SUPPLIED RECORDS:
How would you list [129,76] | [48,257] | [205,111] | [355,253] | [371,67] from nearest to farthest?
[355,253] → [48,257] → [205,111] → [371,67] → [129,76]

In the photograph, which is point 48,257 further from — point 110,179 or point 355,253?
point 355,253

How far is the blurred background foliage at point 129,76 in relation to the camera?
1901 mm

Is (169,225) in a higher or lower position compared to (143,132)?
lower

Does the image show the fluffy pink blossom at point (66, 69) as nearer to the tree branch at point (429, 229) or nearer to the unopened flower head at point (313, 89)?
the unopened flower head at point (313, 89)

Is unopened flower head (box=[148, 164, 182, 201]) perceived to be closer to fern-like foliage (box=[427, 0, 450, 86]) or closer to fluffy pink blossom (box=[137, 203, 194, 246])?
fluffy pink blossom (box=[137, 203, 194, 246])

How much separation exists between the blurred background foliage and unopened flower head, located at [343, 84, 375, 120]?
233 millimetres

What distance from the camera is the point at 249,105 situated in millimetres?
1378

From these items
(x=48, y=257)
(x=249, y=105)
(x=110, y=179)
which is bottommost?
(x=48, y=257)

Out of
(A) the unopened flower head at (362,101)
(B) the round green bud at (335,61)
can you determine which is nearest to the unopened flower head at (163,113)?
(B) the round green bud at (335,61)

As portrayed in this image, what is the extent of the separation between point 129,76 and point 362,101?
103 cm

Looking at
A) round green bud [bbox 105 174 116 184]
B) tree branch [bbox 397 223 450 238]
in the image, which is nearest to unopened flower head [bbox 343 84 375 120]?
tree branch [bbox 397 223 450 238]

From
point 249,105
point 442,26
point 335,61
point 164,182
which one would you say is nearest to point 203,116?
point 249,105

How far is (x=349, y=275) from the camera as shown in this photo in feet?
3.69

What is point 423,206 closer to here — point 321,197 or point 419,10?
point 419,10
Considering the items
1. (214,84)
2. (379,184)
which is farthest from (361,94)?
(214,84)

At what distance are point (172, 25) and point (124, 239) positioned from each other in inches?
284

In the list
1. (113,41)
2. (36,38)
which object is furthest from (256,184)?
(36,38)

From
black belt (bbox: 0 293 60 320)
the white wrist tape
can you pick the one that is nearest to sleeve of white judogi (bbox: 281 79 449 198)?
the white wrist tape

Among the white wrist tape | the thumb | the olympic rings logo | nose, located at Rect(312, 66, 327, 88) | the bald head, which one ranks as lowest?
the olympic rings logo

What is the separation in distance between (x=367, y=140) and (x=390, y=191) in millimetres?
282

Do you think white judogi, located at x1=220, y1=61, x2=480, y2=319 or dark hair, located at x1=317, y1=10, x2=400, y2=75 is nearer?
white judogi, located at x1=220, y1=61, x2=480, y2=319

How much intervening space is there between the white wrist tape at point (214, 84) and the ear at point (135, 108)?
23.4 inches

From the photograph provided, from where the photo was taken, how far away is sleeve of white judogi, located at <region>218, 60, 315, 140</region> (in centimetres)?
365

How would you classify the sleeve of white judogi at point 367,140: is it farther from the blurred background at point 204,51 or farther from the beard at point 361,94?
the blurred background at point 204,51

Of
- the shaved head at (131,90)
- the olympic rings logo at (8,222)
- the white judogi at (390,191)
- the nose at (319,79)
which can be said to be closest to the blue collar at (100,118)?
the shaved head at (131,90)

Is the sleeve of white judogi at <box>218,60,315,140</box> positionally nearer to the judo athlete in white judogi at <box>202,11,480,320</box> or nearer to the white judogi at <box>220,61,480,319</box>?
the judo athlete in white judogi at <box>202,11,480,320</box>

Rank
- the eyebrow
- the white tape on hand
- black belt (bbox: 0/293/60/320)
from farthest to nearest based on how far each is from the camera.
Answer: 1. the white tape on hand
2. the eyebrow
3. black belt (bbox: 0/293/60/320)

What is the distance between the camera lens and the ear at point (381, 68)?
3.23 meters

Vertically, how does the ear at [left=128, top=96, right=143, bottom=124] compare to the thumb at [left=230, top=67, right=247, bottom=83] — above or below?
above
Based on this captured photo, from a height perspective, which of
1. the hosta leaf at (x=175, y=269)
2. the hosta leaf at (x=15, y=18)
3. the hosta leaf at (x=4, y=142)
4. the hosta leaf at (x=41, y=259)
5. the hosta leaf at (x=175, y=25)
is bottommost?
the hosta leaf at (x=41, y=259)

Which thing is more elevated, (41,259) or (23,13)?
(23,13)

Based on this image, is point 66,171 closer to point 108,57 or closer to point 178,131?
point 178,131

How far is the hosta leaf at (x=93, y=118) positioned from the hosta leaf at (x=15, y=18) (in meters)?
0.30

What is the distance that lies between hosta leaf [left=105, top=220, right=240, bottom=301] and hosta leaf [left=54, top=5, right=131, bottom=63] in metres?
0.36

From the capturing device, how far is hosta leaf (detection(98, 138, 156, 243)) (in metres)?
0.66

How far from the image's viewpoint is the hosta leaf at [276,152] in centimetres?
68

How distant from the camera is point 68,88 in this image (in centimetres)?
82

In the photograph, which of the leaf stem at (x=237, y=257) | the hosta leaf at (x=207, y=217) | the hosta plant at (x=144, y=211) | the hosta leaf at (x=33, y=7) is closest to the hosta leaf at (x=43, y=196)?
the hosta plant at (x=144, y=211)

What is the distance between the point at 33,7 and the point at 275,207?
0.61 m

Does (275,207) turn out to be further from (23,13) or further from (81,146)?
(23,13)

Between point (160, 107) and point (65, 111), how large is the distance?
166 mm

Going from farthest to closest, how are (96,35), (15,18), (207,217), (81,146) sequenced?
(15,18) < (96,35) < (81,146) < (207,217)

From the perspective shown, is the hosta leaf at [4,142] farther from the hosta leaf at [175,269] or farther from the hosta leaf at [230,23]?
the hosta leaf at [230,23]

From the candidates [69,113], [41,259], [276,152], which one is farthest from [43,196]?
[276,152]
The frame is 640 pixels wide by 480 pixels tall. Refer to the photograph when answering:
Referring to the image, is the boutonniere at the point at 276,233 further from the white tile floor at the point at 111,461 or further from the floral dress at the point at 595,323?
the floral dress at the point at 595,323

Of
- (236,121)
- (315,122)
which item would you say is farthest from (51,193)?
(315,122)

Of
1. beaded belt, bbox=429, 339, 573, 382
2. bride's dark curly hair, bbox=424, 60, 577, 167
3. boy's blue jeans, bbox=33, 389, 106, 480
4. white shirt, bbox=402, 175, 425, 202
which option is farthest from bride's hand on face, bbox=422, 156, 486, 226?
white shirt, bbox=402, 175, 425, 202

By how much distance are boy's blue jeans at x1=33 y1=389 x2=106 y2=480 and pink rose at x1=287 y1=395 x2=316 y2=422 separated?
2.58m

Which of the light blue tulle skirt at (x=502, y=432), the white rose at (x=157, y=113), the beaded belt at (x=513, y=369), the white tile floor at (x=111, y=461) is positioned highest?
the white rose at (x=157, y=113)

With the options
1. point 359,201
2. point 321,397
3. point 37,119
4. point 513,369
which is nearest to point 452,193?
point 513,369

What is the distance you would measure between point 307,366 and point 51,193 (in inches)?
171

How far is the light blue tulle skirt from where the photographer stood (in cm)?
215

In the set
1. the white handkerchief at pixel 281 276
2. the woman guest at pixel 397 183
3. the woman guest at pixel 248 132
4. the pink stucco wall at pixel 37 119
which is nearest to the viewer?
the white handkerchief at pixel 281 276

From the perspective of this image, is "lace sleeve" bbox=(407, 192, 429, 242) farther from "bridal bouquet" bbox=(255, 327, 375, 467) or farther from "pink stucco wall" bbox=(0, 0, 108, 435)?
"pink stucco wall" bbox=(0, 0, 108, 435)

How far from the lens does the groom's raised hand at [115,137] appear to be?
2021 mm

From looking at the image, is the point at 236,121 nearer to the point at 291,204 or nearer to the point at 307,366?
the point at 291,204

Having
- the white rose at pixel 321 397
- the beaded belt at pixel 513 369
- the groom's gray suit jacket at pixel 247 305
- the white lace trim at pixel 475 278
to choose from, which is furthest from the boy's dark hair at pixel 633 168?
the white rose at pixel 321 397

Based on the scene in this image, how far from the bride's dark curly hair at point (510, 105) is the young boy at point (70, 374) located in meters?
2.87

PROBLEM:
Locate the line that contains "By how much", then please quote it and every line after it to the end of the entries above, exactly and with nothing else.

TASK RESPONSE:
By how much distance are boy's blue jeans at x1=33 y1=389 x2=106 y2=480 and pink rose at x1=287 y1=395 x2=316 y2=422 separated?
2.58m

Which of the light blue tulle skirt at (x=502, y=432), the white rose at (x=157, y=113), the beaded belt at (x=513, y=369), the white tile floor at (x=111, y=461) is positioned highest?
the white rose at (x=157, y=113)

With the options
1. point 359,201
2. point 321,397
3. point 37,119
4. point 513,369
which is nearest to point 452,193?
point 513,369

What is the distance you would measure between point 307,366 and point 51,193 (in inches)?
171

How far is the light blue tulle skirt from where the photographer stood (in cm)?
215

In the set
1. the white handkerchief at pixel 281 276
2. the woman guest at pixel 397 183
3. the woman guest at pixel 248 132
4. the pink stucco wall at pixel 37 119
which is nearest to the viewer?
the white handkerchief at pixel 281 276

From the perspective of this image, is "lace sleeve" bbox=(407, 192, 429, 242) farther from "bridal bouquet" bbox=(255, 327, 375, 467) or farther from "pink stucco wall" bbox=(0, 0, 108, 435)?
"pink stucco wall" bbox=(0, 0, 108, 435)

How far from the lens does the groom's raised hand at [115,137] appear to be?
2021 mm

From looking at the image, is the point at 236,121 nearer to the point at 291,204 or nearer to the point at 307,366?
the point at 291,204

Having
- the white rose at pixel 321 397
- the beaded belt at pixel 513 369
- the groom's gray suit jacket at pixel 247 305
- the white lace trim at pixel 475 278
to choose from, which is furthest from the boy's dark hair at pixel 633 168?
the white rose at pixel 321 397

Based on the scene in this image, how far from the bride's dark curly hair at point (510, 105) is the young boy at point (70, 374) located in meters?
2.87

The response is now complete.